Scientific classification
- Kingdom: Animalia
- Phylum: Chordata
- Class: Aves
- Order: Pelecaniformes
- Family: Ardeidae
- Genus: Oroanassa Peters, JL, 1930
- Species: O. magnifica
- Binomial name: Oroanassa magnifica (Ogilvie-Grant, 1899)
- Synonyms: Nycticorax magnifica Ogilvie-Grant, 1899 ; Nycticorax magnificus Ogilvie-Grant, 1899 ; Gorsachius magnificus (Ogilvie-Grant, 1899) ;

= White-eared night heron =

- Genus: Oroanassa
- Species: magnifica
- Authority: (Ogilvie-Grant, 1899)
- Conservation status: NT
- Parent authority: Peters, JL, 1930

Species of bird

The white-eared night heron (Oroanassa magnifica) is a species of heron in the family Ardeidae. It was once thought to be only found in southern China and in northern Vietnam. However, its range is actually significantly larger as in the 2010s and 2020s has been recently discovered in Cambodia, India and Bangladesh.

In 2017, it was camera-trapped in the Cardamom Mountains. In 2018, it was also reported in Valmiki National Park, India and in 2025, it was once again camera-trapped in Namdapha National Park, India. It was discovered in the Sundarbans in Bangladesh in 2022. It is threatened by habitat loss and habitat fragmentation.

==Taxonomy==
The white-eared night heron was collected in Hainan by John Whitehead.
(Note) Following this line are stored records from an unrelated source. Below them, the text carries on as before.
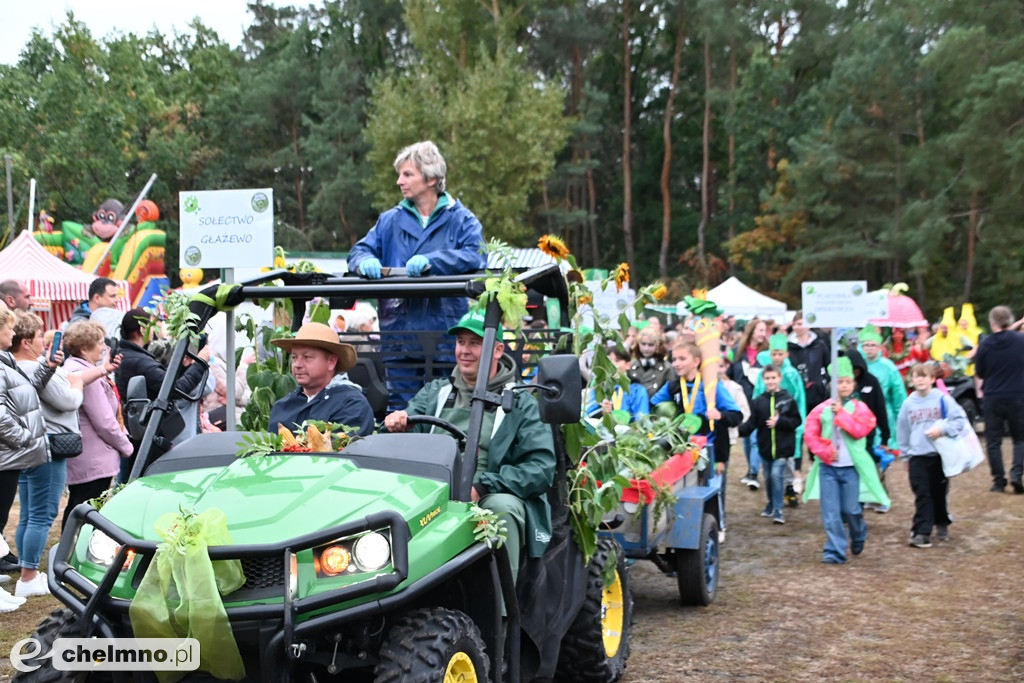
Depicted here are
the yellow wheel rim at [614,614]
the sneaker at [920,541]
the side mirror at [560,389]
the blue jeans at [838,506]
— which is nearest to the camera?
the side mirror at [560,389]

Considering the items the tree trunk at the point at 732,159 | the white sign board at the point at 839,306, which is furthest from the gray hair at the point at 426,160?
the tree trunk at the point at 732,159

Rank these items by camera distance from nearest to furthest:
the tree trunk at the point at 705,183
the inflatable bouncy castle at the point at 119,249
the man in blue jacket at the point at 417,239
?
the man in blue jacket at the point at 417,239 → the inflatable bouncy castle at the point at 119,249 → the tree trunk at the point at 705,183

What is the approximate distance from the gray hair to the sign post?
119 inches

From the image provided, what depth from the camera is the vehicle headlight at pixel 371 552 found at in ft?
11.6

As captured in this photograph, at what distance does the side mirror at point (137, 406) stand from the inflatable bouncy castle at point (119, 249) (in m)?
20.9

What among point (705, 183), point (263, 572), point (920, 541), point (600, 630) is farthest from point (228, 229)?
point (705, 183)

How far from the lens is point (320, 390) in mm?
5152

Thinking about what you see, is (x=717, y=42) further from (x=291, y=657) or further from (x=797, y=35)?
(x=291, y=657)

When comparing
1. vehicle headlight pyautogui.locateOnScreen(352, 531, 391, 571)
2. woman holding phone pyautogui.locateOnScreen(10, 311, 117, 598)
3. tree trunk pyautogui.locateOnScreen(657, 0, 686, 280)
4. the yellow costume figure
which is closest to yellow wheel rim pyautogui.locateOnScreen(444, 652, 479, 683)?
vehicle headlight pyautogui.locateOnScreen(352, 531, 391, 571)

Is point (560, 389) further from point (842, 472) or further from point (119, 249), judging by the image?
point (119, 249)

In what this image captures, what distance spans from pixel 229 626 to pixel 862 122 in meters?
40.2

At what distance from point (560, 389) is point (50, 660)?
2031mm

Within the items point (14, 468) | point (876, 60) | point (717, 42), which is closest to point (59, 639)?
point (14, 468)

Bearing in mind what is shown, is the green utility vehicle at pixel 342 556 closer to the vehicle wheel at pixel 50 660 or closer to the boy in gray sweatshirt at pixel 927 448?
the vehicle wheel at pixel 50 660
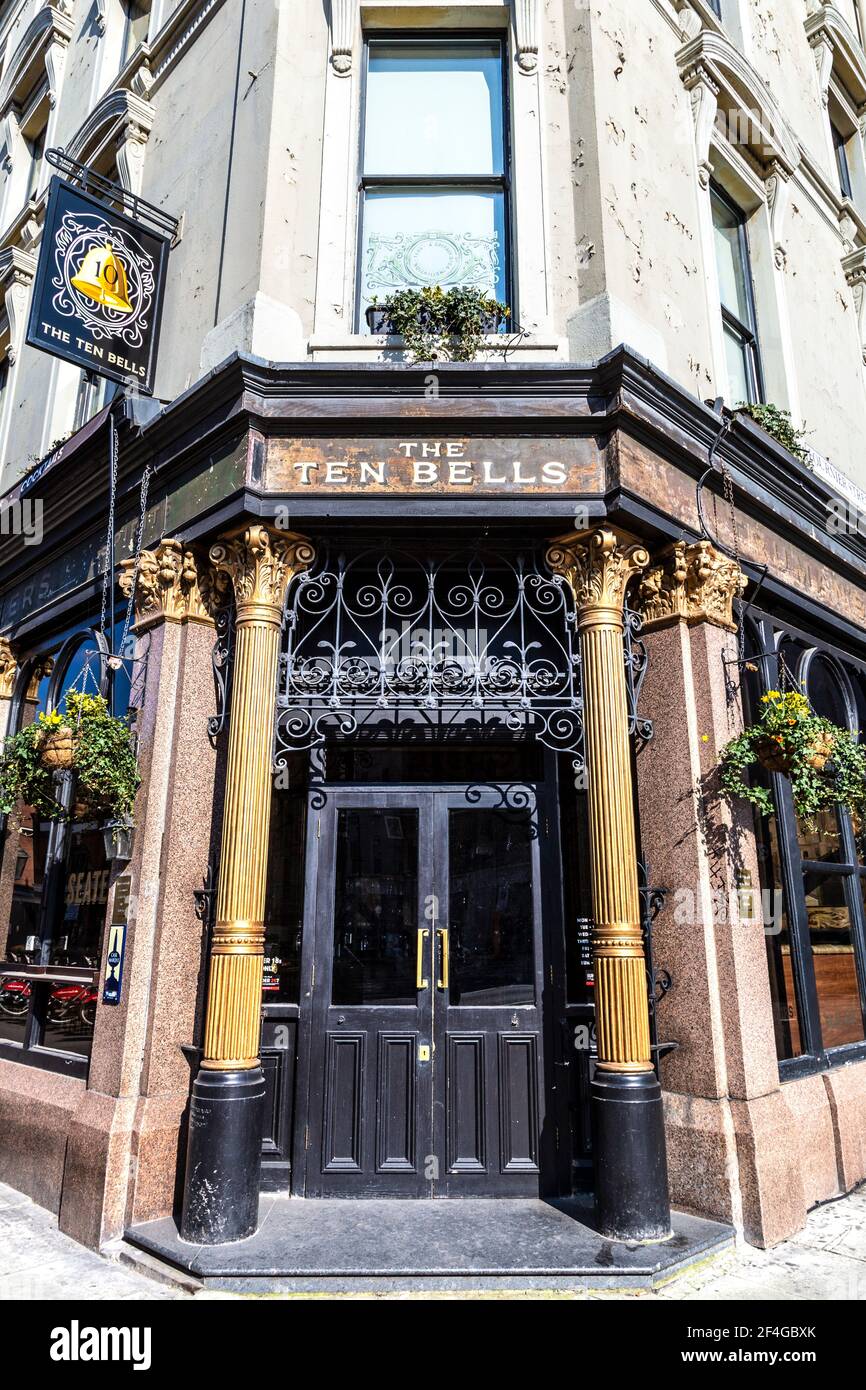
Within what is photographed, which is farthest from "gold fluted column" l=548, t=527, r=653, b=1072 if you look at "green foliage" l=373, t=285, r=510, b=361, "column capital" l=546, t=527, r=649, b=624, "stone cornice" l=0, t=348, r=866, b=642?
"green foliage" l=373, t=285, r=510, b=361

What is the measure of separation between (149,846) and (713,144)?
8764mm

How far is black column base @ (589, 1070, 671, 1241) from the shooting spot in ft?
17.3

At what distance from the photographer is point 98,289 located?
7617mm

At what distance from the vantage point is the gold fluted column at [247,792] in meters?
5.71

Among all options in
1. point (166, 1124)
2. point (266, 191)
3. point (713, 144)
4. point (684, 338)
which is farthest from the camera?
point (713, 144)

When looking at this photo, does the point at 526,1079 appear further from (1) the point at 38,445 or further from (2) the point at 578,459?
(1) the point at 38,445

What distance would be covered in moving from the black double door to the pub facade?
2 cm

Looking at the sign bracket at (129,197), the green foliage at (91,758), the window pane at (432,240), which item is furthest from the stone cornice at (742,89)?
the green foliage at (91,758)

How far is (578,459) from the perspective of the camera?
631 cm

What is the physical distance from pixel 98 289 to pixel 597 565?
505 centimetres

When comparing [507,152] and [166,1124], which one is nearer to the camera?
[166,1124]

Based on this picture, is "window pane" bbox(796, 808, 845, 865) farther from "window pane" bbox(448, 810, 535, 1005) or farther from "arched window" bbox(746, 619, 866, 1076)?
"window pane" bbox(448, 810, 535, 1005)

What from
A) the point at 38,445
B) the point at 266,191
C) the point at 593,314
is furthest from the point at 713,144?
the point at 38,445

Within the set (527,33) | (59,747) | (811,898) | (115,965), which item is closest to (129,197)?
(527,33)
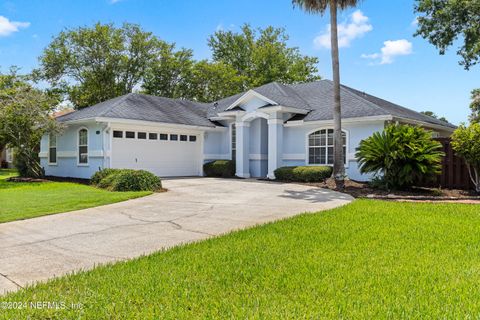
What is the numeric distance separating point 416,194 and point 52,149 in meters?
19.1

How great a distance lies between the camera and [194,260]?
495cm

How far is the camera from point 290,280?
414 centimetres

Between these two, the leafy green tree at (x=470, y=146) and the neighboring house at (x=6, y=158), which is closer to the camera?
the leafy green tree at (x=470, y=146)

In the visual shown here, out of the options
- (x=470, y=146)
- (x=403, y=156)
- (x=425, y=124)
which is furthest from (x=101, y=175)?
(x=425, y=124)

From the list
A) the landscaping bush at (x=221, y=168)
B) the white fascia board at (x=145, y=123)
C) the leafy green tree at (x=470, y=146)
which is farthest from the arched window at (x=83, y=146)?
the leafy green tree at (x=470, y=146)

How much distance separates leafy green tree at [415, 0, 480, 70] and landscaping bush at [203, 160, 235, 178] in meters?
11.6

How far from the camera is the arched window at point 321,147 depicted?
17.4 metres

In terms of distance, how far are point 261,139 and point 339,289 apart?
16562mm

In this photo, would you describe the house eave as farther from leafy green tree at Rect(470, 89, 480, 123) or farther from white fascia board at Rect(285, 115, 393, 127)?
leafy green tree at Rect(470, 89, 480, 123)

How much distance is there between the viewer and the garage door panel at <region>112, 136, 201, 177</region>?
17873 mm

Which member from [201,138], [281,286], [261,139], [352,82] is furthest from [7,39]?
[281,286]

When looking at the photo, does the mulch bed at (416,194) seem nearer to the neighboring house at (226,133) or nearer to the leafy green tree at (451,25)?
the neighboring house at (226,133)

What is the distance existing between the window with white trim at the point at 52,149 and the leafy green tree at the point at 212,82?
18503 mm

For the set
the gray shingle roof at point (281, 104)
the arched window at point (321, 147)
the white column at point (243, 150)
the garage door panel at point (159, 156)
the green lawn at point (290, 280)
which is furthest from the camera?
the white column at point (243, 150)
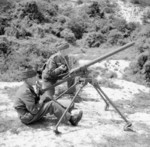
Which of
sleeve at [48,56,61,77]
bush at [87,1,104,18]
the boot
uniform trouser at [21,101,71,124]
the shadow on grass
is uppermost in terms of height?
bush at [87,1,104,18]

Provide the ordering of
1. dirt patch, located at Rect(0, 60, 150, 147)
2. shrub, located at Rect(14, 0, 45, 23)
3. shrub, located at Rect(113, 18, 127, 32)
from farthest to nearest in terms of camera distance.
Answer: shrub, located at Rect(113, 18, 127, 32) < shrub, located at Rect(14, 0, 45, 23) < dirt patch, located at Rect(0, 60, 150, 147)

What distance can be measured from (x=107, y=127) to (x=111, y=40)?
16.9 m

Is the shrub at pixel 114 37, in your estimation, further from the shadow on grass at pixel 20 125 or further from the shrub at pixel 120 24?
the shadow on grass at pixel 20 125

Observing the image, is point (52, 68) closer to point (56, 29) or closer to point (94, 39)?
point (94, 39)

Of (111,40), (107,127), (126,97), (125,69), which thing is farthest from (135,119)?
(111,40)

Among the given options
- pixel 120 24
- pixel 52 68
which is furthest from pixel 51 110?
pixel 120 24

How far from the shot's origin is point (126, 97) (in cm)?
820

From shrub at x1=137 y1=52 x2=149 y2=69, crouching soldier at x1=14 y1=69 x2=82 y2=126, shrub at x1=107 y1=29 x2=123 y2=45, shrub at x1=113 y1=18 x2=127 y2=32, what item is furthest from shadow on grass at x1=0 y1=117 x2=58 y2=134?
shrub at x1=113 y1=18 x2=127 y2=32

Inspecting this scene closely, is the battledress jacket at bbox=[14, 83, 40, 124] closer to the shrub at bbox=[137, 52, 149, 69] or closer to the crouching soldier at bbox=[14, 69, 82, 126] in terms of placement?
the crouching soldier at bbox=[14, 69, 82, 126]

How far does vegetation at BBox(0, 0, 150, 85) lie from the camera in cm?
1327

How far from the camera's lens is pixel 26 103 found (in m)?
Answer: 4.85

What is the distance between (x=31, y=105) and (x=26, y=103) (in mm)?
106

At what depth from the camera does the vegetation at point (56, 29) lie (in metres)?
13.3

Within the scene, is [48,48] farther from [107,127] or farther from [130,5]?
[130,5]
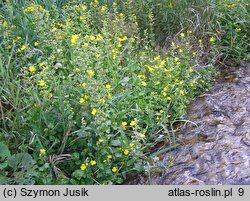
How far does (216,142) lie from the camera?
3375 millimetres

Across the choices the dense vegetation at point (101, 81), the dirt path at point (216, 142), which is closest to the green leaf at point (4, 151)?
the dense vegetation at point (101, 81)

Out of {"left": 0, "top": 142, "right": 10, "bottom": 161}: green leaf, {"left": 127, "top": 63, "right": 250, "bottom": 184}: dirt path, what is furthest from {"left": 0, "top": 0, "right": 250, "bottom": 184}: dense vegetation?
{"left": 127, "top": 63, "right": 250, "bottom": 184}: dirt path

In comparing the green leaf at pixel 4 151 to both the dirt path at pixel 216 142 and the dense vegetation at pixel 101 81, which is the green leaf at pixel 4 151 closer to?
the dense vegetation at pixel 101 81

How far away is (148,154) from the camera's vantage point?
11.0 feet

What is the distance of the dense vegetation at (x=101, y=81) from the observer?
2.96m

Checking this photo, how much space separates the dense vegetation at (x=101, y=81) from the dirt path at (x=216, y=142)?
129 mm

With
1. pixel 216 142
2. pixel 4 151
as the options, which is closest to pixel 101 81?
pixel 4 151

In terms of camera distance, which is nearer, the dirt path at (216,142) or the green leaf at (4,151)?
the green leaf at (4,151)

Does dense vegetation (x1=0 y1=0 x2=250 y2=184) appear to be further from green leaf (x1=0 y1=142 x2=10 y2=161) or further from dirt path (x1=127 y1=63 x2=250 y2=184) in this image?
dirt path (x1=127 y1=63 x2=250 y2=184)

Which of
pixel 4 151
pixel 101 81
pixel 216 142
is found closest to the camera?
pixel 4 151

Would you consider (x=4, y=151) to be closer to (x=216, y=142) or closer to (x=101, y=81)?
(x=101, y=81)

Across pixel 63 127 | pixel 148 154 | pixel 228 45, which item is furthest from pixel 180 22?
pixel 63 127

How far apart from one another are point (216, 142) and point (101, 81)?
0.97m

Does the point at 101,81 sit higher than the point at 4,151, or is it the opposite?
the point at 101,81
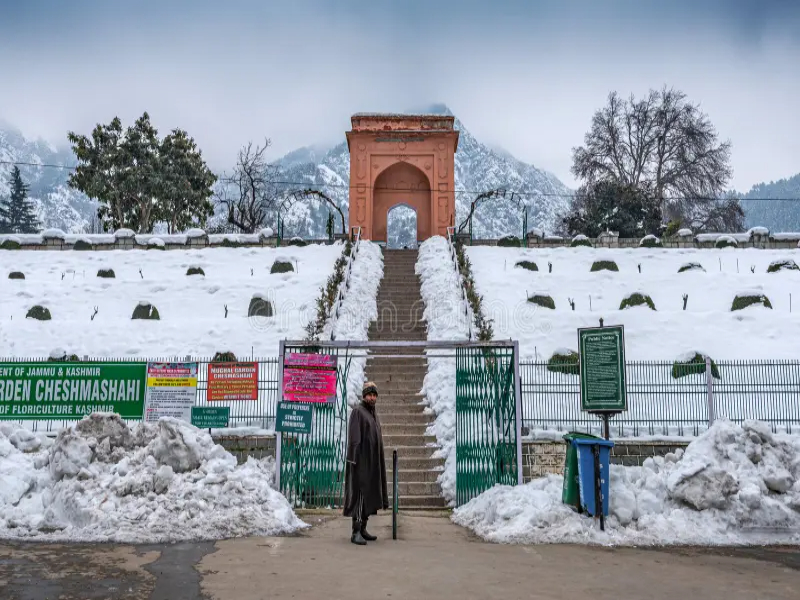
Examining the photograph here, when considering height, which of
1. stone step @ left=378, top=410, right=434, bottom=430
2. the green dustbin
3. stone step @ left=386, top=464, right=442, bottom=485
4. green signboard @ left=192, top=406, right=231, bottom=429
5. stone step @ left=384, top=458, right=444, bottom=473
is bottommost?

It was described as Nycticorax magnifica by William Robert Ogilvie-Grant in 1899. The species is monotypic.

==Description==
The length is 54–56 cm. The male is mostly blackish-brown. The neck-sides are chestnut. The lores are yellow, and the beak is black. The eyes are yellow-orange. The head and nape are blackish. The postocular stripes and throat are white. The underparts are brown, with white streaks. The tarsi are green. The female is similar to the male, but its head and neck are less distinctly patterned. The female also has whitish streaks on its back and wings. The juvenile is similar to the female, but has a browner plumage and buff spots.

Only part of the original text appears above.